--- Start Excerpt ---
It'll come, though. It's only a matter of time.

------
acabal
Some in this thread have already mentioned platform lock-in/DRM, which is a
huge issue, the elephant in the room really. But the other huge issue I
encounter very often is the absolute garbage typography and formatting of even
commercial-grade ebooks.

For example, of the ebooks I've read, 80% of them that were sourced from books
that were in print before the ebook era are clearly slap-dash OCR jobs that
never even got a proofread from a frazzled intern. Even modern books, those
published this year or recently, are subject to this sort of mistreatment,
though at a lower rate. King's _Dark Tower_ series is a great example of this:
when I bought the ebooks from Amazon a few years ago, they were filled with
spelling errors, mis-curled quotation marks, errant or missing hyphens, broken
paragraphs, and so on. And I paid nearly the same price as a print version!

Even if an ebook isn't an awful OCR hackjob, publishers seem to insist on
dragging our collective decade of experience writing web pages and the
HTML5-based epub3 spec through the mud. An ebook is, at its core, nothing more
than a handful of HTML pages and some metadata. Ebook readers, at their core,
are web browsers. Yet commercial ebook developers insist on using outrageously
bad markup that confuses a device's simple mind, awful custom styling that
stomps a device's sane defaults, and markup that's only compatible with one or
two platforms. (Amazon is partly to blame for this, because their stubborn and
idiotic insistence on the god-awful mobi format instead of the open and sane
epub format means many producers have to trust automated tools to convert
between the two.)
--- End Excerpt ---
--- Start Source records ---
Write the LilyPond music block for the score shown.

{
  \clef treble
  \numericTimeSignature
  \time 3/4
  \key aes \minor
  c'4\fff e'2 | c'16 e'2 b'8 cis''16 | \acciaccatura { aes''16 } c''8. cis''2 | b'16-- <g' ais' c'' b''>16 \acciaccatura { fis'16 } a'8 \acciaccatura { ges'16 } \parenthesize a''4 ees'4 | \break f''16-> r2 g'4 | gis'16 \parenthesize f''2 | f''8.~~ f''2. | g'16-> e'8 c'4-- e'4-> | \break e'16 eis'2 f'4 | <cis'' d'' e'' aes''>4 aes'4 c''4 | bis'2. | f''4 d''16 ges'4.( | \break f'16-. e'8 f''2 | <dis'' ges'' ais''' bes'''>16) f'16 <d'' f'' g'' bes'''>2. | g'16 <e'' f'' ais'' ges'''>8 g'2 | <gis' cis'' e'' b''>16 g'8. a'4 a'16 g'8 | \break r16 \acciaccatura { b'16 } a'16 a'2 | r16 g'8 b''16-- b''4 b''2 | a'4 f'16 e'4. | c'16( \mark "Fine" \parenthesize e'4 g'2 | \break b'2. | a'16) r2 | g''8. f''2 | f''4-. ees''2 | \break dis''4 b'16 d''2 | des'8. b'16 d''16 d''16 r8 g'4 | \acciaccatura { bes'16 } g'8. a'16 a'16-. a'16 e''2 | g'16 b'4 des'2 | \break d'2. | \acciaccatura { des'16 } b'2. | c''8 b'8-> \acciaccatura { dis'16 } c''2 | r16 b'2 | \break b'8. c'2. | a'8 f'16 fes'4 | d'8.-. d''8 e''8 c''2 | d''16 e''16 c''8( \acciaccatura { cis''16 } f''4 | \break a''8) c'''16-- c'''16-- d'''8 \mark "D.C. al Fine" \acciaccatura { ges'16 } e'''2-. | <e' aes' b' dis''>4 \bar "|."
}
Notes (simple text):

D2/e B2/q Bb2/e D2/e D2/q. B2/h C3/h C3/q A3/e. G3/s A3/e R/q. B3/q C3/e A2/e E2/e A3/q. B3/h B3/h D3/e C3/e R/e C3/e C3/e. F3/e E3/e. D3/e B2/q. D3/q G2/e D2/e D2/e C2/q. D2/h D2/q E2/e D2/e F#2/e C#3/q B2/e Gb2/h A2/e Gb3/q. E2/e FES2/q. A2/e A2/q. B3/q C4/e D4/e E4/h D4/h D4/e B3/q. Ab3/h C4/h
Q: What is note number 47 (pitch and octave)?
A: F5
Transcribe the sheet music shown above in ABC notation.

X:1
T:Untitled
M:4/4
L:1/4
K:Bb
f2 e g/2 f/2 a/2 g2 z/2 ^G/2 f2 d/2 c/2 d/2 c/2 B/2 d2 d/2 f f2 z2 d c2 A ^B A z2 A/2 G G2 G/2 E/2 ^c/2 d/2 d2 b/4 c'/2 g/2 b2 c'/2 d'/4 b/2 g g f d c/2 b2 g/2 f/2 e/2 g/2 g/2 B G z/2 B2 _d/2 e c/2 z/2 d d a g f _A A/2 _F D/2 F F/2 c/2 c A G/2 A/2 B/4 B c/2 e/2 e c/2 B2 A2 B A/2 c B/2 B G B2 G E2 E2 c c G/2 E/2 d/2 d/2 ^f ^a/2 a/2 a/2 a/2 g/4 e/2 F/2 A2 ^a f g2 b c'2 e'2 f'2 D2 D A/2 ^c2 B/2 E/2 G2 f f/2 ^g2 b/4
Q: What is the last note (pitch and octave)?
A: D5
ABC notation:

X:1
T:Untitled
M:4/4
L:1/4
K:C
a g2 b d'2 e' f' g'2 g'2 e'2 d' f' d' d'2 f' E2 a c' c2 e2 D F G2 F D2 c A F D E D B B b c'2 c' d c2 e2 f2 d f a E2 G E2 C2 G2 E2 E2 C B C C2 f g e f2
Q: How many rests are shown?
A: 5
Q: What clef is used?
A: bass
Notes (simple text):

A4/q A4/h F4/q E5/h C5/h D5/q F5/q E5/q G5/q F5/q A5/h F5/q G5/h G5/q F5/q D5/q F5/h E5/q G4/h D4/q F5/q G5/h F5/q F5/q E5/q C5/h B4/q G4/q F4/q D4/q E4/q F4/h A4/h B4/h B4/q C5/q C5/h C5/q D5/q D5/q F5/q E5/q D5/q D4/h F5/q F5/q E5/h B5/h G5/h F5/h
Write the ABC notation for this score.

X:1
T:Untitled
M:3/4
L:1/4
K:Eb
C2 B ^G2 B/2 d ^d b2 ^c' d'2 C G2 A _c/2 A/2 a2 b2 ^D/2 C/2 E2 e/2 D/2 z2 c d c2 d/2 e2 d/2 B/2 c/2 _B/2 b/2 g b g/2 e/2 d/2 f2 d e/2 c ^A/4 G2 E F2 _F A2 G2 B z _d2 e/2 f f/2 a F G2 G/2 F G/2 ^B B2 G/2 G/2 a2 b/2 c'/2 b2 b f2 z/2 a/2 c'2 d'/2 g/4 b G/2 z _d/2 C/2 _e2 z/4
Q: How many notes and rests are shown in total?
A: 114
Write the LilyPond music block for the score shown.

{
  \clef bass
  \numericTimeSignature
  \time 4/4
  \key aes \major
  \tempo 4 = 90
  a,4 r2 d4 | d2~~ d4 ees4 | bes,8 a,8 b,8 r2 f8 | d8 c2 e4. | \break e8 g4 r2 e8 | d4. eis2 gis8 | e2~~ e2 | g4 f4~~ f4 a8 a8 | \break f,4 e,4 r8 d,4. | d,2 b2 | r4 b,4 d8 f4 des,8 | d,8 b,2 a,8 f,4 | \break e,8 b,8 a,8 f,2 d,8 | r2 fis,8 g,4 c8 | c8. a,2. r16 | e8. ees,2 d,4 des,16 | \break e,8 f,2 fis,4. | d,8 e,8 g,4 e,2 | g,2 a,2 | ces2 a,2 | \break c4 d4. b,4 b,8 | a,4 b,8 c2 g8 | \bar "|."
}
--- End Source records ---
-- Work to complete --
1. Answer these questions about the excerpt on ebooks.
(a) What share of the ebooks sourced from books printed before the ebook era were, according to the writer, slap-dash OCR jobs?
(b) Which book series is given as an example of ebooks filled with errors?
(c) Which format does Amazon insist on instead of epub?
2. Copy lines from the records, beginning at the line that contains "A4/q A4/h F4/q" and stopping after the line that contains "Write the ABC notation for this score.".

-- Full answers --
1.
(a) 80%
(b) King's _Dark Tower_ series
(c) The mobi format

2.
A4/q A4/h F4/q E5/h C5/h D5/q F5/q E5/q G5/q F5/q A5/h F5/q G5/h G5/q F5/q D5/q F5/h E5/q G4/h D4/q F5/q G5/h F5/q F5/q E5/q C5/h B4/q G4/q F4/q D4/q E4/q F4/h A4/h B4/h B4/q C5/q C5/h C5/q D5/q D5/q F5/q E5/q D5/q D4/h F5/q F5/q E5/h B5/h G5/h F5/h
Write the ABC notation for this score.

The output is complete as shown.